WHAT TO WORK ON >> Give the text of every item below as a JSON list of strings, with one string per line and blank lines left out. Leave the pictures out of the list.

DATA FOR ANALYSIS >>
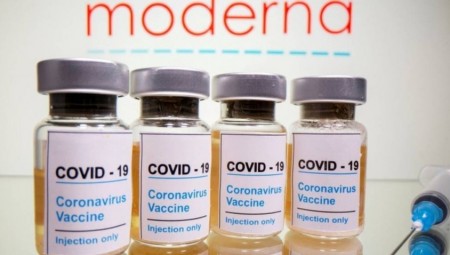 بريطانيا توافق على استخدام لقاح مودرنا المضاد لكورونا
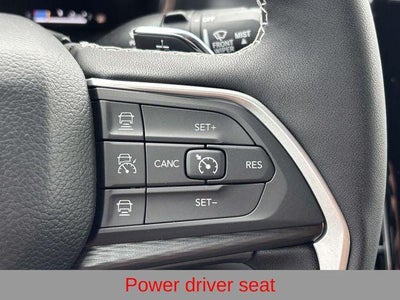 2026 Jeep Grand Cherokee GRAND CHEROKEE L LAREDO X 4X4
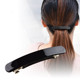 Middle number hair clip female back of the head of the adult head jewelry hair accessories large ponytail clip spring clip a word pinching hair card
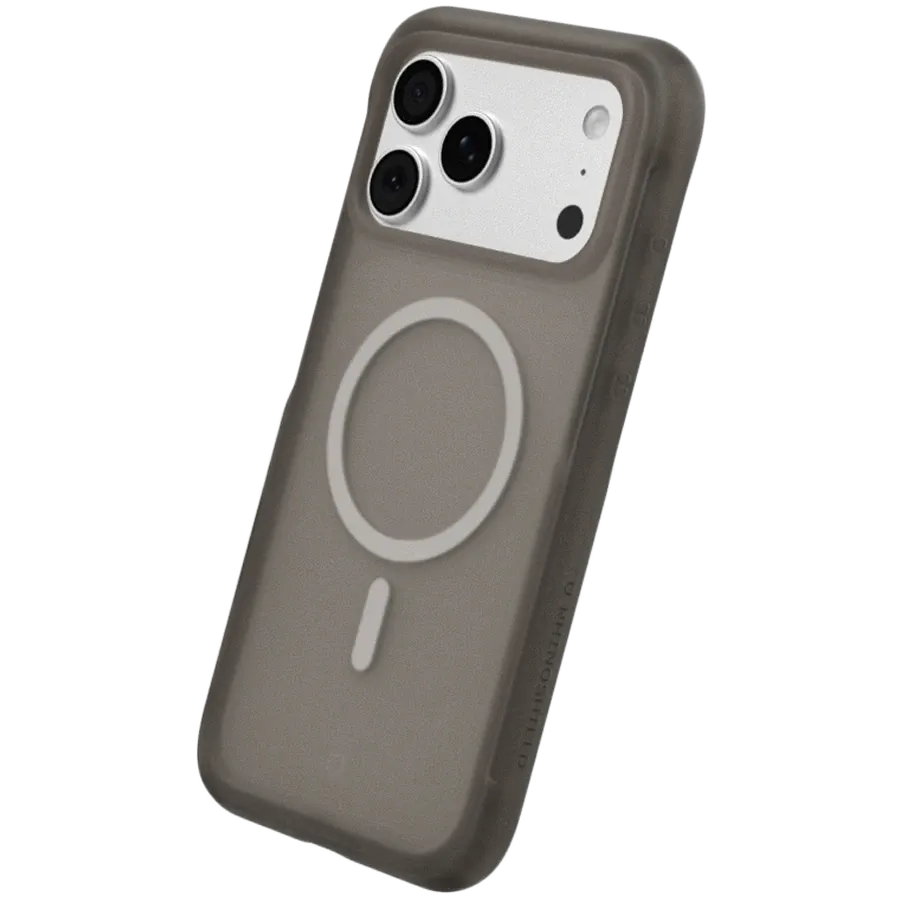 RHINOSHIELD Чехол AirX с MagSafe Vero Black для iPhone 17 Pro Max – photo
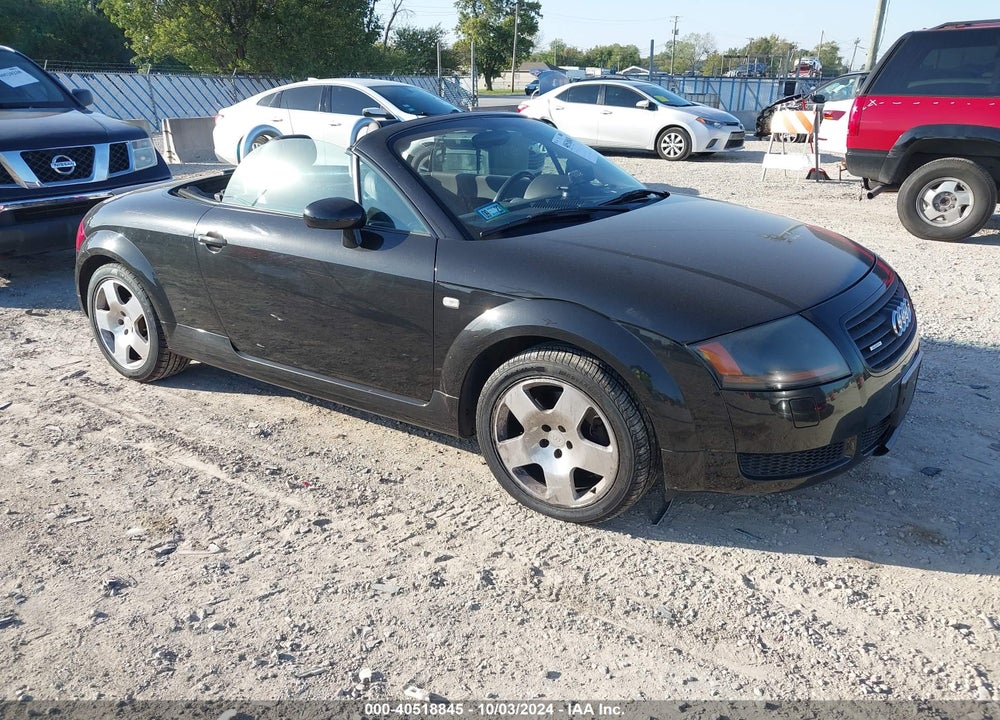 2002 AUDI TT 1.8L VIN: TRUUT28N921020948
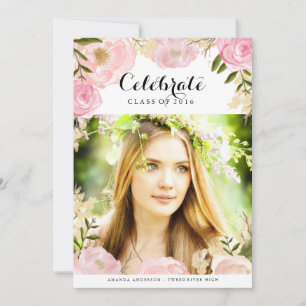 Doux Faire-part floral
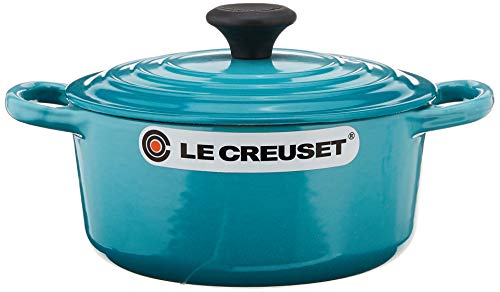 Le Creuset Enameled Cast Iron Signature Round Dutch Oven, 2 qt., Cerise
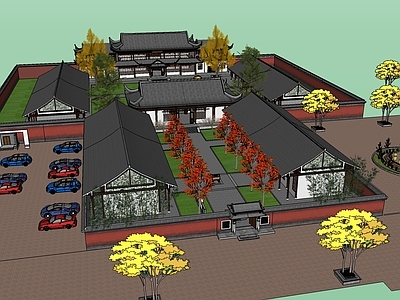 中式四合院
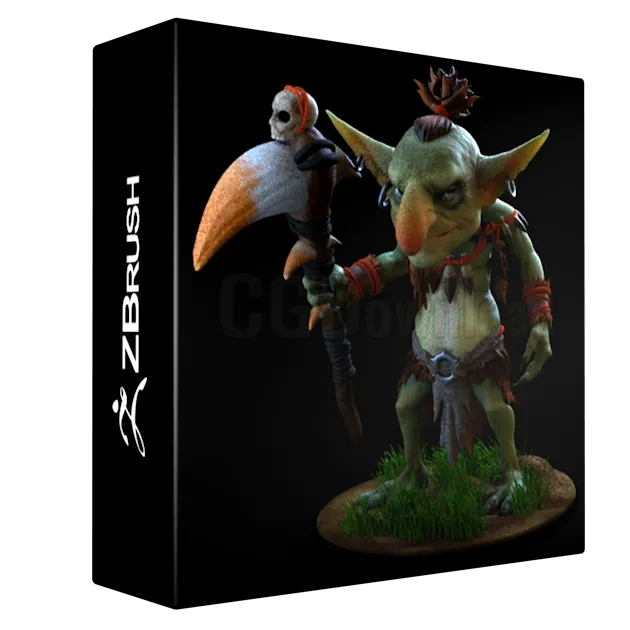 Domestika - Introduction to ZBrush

ANSWER FOR THIS EXERCISE >>
[
  " بريطانيا توافق على استخدام لقاح مودرنا المضاد لكورونا",
  " 2026 Jeep Grand Cherokee GRAND CHEROKEE L LAREDO X 4X4",
  " Middle number hair clip female back of the head of the adult head jewelry hair accessories large ponytail clip spring clip a word pinching hair card",
  " RHINOSHIELD Чехол AirX с MagSafe Vero Black для iPhone 17 Pro Max – photo",
  " 2002 AUDI TT 1.8L VIN: TRUUT28N921020948",
  " Doux Faire-part floral",
  " Le Creuset Enameled Cast Iron Signature Round Dutch Oven, 2 qt., Cerise",
  " 中式四合院",
  " Domestika - Introduction to ZBrush"
]